Копосов тоже не оставался без дела — то подсыпал глины, то укреплял опечины.

Даже бывалые люди, знающие великую силу слаженной дружной работы, были поражены, с какой быстротой подымался и рос дом Миликея Охлупнева. Солнце едва успело коснуться острой вершины самой высокой горы, а кирпичная труба уже была выведена над крышей, и Черепухин внес в дом охапку стружек.

— Сейчас дым пущу, — пообещал он и предупредил хозяйку: — А дым без горячего не бывает.

Через несколько секунд из трубы повалил дым. Маланья Ивановна, торжественно перешагивая через порог, вошла в дом с кувшином пива в руках.
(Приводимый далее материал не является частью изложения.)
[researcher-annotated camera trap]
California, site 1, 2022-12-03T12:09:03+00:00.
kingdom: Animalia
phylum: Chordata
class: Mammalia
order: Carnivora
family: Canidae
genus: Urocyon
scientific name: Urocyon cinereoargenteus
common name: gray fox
А на берегу реки уже горели костры. Жарилось мясо куранов. Гости располагались под кедром за длинным столом, сколоченным из досок. Макрида Ивановна и Яманай помогали расставлять тарелки с хлебом и курутом, с мясом и солеными огурцами. Появились чайники с пивом. Байрым, Сенюш, Тохна и еще многие колхозники принесли тажууры с аракой.

Копосова усадили под кедром так, чтобы он был виден всем. Федор Семенович не меньше самого хозяина был рад празднику, — с этого дня Миликей связывал свою судьбу с алтайским колхозом, и за развитие земледелия здесь можно оставаться спокойным. Он сказал:

— Дорогие друзья мои! Первую чарку полагается пить за новоселье. Но я хочу нарушить этот обычай. За новоселье выпьем потом. А сейчас — за дружбу. За хорошую, сердечную дружбу русских и алтайцев! Вот вы сидите за одним столом, как братья. Ваш труд сегодня равен чуду: перевезли и в один день поставили дом!..

Люди поднялись на ноги, ударили в ладоши.

Осушив стаканы, сели на свои места.

Охлупнев не притронулся к своему стакану.

— Не узнаю тебя, Миликей, — рассмеялся Черепухин. — Не похоже на Охлупнева.

— Зарок соблюдаю.

— Молодец, так и держись!

— Вы в моем мужике не сомневайтесь, — вступила в разговор Маланья Ивановна. — Он у меня — кремешок.

— Хвалю! — взмахнул рукой захмелевший Черепухин. — Но за новоселье придется тебе, Ивановна, самой выпить с нами до дна.

— И выпью. Не застращаешь, — ответила хозяйка и пошла чокаться с гостями.

Потом пили за здоровье председателей обоих колхозов, за алтайцев-колхозников, за женщин, за всех тех, кто построил себе избушки.

Взошла луна, посеребрила реку. Потянуло прохладой, и на траве мелким бисером выступила роса.

Гармонист заиграл плясовую. Макрида Ивановна отошла в сторонку, притопнула ногой и так повернулась, что от вихревого движения юбок пошел ветерок.

Люди стали в круг. Миликей Никандрович вышел на вызов, ударил в ладоши, покружился вприсядку и, запыхавшись, юркнул в толпу.

— С меня хватит.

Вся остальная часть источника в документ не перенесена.